The bumblebee is actually one of several wild bee species that have seen a dramatic decline in the past few decades. The bumblebee is now the first ever bee in the continental United States to be formerly proposed for listing under the U.S. Endangered Species Act. Bumblebees are easily distinguishable from their relatives the domesticated honey bees. They are extremely important in the pollination of wild flowers and literally one third of crops here in the United States. Things like blueberries and tomatoes rely on bumblebees. According to experts the contributions made by these bees to many farms is worth an estimated 3.5 billion dollars.
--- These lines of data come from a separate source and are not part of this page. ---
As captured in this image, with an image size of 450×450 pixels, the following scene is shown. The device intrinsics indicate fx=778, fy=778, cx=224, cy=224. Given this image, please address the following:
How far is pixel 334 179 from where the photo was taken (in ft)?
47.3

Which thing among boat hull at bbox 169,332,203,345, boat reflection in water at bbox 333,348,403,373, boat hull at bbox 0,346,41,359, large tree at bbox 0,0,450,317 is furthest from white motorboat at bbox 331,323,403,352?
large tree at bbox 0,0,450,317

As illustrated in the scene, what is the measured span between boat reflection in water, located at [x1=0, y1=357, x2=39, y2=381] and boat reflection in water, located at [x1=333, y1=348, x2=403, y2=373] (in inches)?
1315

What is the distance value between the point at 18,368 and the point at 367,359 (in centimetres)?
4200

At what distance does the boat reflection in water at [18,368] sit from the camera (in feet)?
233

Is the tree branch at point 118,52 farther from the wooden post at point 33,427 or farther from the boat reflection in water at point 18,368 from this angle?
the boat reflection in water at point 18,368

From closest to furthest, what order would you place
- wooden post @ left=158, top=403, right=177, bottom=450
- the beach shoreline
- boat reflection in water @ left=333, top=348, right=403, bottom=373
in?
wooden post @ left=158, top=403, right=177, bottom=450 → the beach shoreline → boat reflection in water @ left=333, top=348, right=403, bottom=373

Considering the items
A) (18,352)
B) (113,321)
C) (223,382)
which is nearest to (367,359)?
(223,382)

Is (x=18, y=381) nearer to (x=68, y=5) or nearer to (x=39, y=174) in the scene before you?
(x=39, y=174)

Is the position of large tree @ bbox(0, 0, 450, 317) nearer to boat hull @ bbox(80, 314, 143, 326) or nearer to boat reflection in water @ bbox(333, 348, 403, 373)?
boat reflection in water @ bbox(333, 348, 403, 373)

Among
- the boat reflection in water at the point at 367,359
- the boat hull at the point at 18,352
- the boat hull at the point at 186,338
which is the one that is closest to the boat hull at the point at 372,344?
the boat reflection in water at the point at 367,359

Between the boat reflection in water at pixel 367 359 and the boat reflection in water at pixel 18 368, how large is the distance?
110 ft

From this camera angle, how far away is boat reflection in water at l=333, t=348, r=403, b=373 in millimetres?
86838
It has also been harder for researchers to document the decline of these wild bees since they are not managed commercially or tracked carefully by beekeepers. This proposition for protection is going to cause quite the uproar on the amount of damage to the bee population being caused by pesticides though the damage their causing is quite clear.
The only people who seem to see no harm in them are the ones who use them. You see back in the 1980s the potent class of pesticides known as neonicotinoids became quite popular and now dominate the agricultural industry. Almost all of the corn here in the United States and at least one third of the soybeans are treated with these neonics. They have even made developments that make matters even worse. Neonic-coated seeds, these seeds are especially terrible because all parts of the plant growing become infused with the toxin including the pollen. This is deadly for bumblebees.
It has been proven that neonic has a large impact on long-term bee decline.
Over half of the total decline of bee species is due to insecticides. Researchers in England took the time to look at 18 years of data on 64 different wild bee species and the use of neonics on the oil-seed rape plant. Literally all 34 species of bees that forage on oil-seed rape ended up showing at least a ten percent decline due to neonics. The most affected groups having up to a thirty percent decline. Something really needs to be done about these neonic seeds and chemicals being used if we want to work towards preserving what is left of the bumblebee population as well as other bee species.
However, considering the fact that these neonics are in the hands of companies like Monsanto who have deep roots and friends in the FDA and other government agencies I doubt the affect these toxins are having on our environment will be taken into consideration until it is far too late.